(Collected data entries)
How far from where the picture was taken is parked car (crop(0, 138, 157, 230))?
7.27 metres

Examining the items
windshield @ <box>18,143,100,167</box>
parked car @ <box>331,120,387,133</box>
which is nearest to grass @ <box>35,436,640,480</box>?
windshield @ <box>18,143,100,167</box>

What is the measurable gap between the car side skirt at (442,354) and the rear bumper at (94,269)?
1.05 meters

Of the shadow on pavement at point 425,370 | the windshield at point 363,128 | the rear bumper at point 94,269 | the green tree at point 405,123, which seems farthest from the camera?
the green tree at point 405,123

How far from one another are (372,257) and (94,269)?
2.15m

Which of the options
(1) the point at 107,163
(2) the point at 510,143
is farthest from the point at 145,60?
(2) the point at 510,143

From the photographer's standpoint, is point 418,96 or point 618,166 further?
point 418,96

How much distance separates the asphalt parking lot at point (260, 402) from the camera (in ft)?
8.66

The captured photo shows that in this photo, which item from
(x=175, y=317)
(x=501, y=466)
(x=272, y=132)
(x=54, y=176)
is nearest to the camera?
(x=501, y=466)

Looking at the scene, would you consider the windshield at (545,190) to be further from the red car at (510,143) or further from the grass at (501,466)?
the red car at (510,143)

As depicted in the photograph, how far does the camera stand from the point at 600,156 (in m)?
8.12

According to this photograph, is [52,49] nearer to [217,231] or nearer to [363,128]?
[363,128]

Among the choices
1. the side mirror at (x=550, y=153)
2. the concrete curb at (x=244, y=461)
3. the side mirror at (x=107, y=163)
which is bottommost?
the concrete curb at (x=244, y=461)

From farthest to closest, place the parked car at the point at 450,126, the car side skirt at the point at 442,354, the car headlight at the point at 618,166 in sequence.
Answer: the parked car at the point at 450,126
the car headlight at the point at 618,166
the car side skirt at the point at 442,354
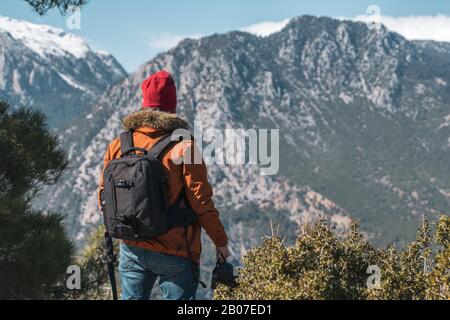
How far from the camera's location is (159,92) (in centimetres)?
608

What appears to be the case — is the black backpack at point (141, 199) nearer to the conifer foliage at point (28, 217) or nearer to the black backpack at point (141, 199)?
the black backpack at point (141, 199)

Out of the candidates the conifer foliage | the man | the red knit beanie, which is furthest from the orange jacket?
the conifer foliage

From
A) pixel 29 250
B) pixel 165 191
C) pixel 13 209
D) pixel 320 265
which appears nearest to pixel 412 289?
pixel 320 265

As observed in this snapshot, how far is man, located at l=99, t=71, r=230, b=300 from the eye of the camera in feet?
18.2

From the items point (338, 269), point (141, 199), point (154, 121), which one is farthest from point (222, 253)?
point (154, 121)

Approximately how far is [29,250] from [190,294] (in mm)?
11603

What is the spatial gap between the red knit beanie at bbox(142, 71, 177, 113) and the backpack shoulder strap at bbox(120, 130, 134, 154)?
38 centimetres

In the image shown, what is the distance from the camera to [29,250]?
52.5 ft

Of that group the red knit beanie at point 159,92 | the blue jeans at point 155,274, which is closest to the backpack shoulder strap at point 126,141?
the red knit beanie at point 159,92

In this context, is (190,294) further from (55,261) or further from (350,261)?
(55,261)

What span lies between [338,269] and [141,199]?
7.26 ft

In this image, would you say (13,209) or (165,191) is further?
(13,209)

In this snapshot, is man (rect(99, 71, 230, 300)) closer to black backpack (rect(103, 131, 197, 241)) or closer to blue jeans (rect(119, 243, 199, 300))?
blue jeans (rect(119, 243, 199, 300))

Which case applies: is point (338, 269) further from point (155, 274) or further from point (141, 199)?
point (141, 199)
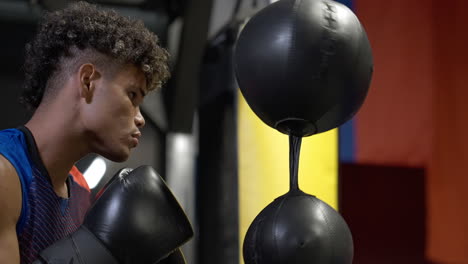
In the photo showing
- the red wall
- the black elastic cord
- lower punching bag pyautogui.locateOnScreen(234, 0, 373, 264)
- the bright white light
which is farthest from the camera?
the red wall

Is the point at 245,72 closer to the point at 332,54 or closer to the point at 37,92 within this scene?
the point at 332,54

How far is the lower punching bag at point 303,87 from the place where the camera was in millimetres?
1056

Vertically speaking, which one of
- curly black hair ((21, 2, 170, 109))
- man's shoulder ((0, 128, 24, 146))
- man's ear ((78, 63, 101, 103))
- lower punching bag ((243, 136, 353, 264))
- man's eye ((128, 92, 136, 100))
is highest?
curly black hair ((21, 2, 170, 109))

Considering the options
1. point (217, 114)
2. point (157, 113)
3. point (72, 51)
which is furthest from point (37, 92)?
point (157, 113)

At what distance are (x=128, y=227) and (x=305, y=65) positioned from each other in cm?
43

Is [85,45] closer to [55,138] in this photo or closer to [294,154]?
[55,138]

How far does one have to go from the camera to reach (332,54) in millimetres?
1067

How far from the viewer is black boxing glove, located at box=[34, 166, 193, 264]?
3.36 feet

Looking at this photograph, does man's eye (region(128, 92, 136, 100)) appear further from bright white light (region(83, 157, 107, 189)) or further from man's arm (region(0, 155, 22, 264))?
bright white light (region(83, 157, 107, 189))

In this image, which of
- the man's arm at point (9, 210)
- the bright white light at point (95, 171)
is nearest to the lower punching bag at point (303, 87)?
the man's arm at point (9, 210)

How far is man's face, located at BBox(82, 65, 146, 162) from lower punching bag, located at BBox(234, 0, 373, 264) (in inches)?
8.8

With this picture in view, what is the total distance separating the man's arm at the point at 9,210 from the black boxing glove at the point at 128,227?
0.07 m

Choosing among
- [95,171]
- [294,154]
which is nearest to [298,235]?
[294,154]

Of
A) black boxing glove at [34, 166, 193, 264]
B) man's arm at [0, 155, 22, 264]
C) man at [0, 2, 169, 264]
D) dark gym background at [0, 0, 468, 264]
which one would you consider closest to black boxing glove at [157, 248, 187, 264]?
black boxing glove at [34, 166, 193, 264]
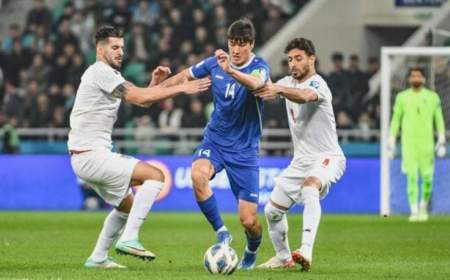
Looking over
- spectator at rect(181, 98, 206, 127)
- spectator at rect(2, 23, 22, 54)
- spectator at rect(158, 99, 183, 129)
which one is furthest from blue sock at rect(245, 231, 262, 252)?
spectator at rect(2, 23, 22, 54)

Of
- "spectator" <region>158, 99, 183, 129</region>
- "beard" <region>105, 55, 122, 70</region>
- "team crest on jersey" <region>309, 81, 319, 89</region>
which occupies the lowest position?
"spectator" <region>158, 99, 183, 129</region>

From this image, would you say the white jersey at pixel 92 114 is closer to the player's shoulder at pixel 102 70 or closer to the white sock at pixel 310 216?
the player's shoulder at pixel 102 70

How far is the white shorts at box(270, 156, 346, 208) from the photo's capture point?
40.0ft

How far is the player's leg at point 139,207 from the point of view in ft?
37.4

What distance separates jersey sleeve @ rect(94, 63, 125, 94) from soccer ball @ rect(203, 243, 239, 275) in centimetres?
171

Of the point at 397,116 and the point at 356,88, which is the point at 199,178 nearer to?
the point at 397,116

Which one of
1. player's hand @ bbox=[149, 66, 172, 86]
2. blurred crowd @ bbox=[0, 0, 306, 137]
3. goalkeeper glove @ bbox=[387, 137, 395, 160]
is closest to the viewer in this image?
player's hand @ bbox=[149, 66, 172, 86]

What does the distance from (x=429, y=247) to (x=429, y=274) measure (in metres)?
3.58

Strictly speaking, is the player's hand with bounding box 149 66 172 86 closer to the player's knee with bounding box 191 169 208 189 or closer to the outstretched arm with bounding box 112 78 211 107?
the outstretched arm with bounding box 112 78 211 107

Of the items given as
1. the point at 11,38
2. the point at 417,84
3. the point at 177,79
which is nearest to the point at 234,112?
the point at 177,79

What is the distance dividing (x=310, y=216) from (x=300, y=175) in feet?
2.07

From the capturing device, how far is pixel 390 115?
2356 centimetres

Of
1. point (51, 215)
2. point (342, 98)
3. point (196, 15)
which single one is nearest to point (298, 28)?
point (196, 15)

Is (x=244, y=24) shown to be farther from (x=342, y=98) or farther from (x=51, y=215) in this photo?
(x=342, y=98)
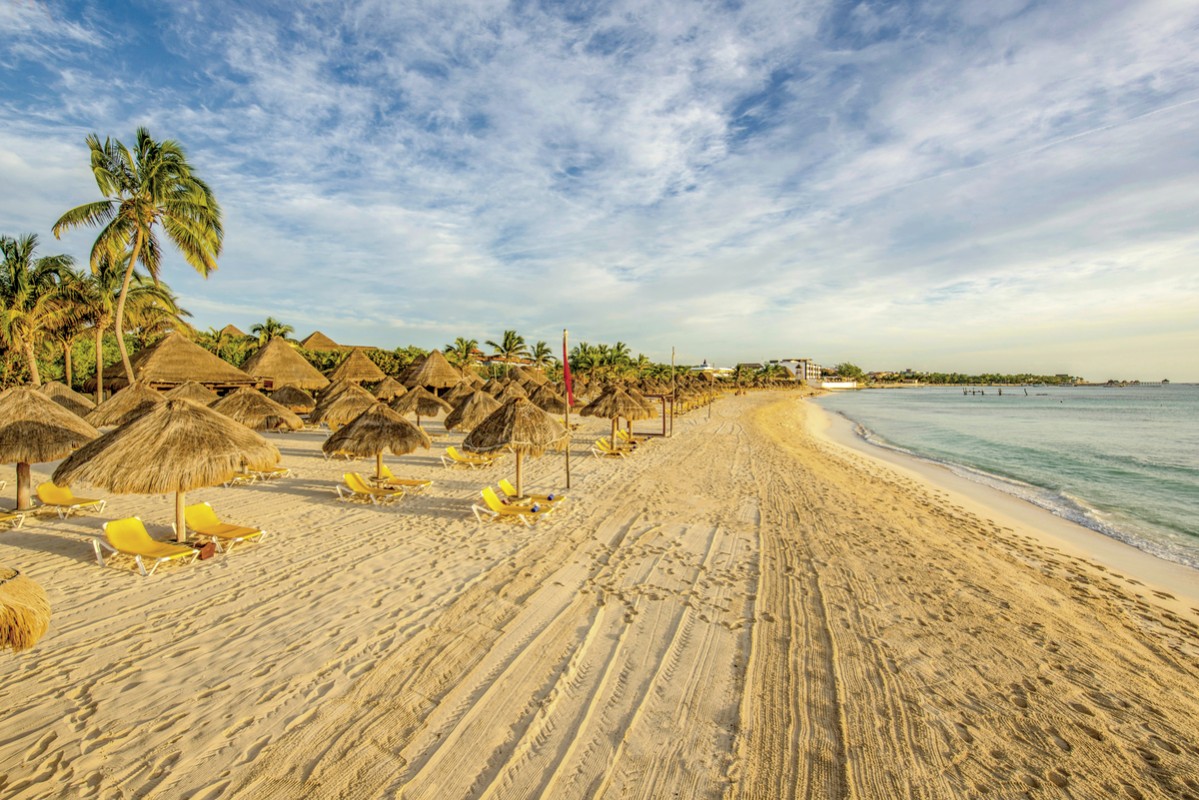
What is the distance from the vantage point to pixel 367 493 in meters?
9.47

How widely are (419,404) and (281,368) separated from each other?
911cm

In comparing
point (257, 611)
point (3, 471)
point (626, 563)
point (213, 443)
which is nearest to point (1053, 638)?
point (626, 563)

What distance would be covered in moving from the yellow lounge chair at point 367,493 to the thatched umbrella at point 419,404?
235 inches

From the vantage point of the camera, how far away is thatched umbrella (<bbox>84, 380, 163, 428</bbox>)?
1120 cm

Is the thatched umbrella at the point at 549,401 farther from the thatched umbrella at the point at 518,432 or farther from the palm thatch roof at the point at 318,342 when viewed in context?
the palm thatch roof at the point at 318,342

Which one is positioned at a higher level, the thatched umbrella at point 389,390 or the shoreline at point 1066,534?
the thatched umbrella at point 389,390

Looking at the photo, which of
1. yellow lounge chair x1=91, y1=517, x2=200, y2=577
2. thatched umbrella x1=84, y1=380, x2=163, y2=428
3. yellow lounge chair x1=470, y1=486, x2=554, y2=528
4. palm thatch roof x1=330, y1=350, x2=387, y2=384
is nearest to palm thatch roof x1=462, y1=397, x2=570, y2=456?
yellow lounge chair x1=470, y1=486, x2=554, y2=528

**Task to carry out:**
Repeat the line containing "What is the distance from the vantage" and all subsequent lines through the final line of the data, exactly and with no others.

**Answer to this task:**
What is the distance from the vantage point to pixel 367 493 in meters?
9.47

How widely are (419,404) and (281,368) separated from each other?
911cm

In comparing
point (257, 611)
point (3, 471)
point (626, 563)
point (213, 443)
which is nearest to point (1053, 638)?
point (626, 563)

What distance would be covered in moving from the yellow lounge chair at point 367,493 to the thatched umbrella at point 419,404?
235 inches

From the vantage point of the camera, how far away is thatched umbrella (<bbox>84, 380, 163, 428</bbox>)?
1120 cm

Is the thatched umbrella at the point at 549,401 farther from the thatched umbrella at the point at 518,432 or farther from the palm thatch roof at the point at 318,342 when viewed in context?
the palm thatch roof at the point at 318,342

Which one is positioned at a higher level, the thatched umbrella at point 389,390 or the shoreline at point 1066,534?
the thatched umbrella at point 389,390

Looking at the photo, which of
1. yellow lounge chair x1=91, y1=517, x2=200, y2=577
2. thatched umbrella x1=84, y1=380, x2=163, y2=428
3. yellow lounge chair x1=470, y1=486, x2=554, y2=528
4. palm thatch roof x1=330, y1=350, x2=387, y2=384
is nearest to palm thatch roof x1=462, y1=397, x2=570, y2=456?
yellow lounge chair x1=470, y1=486, x2=554, y2=528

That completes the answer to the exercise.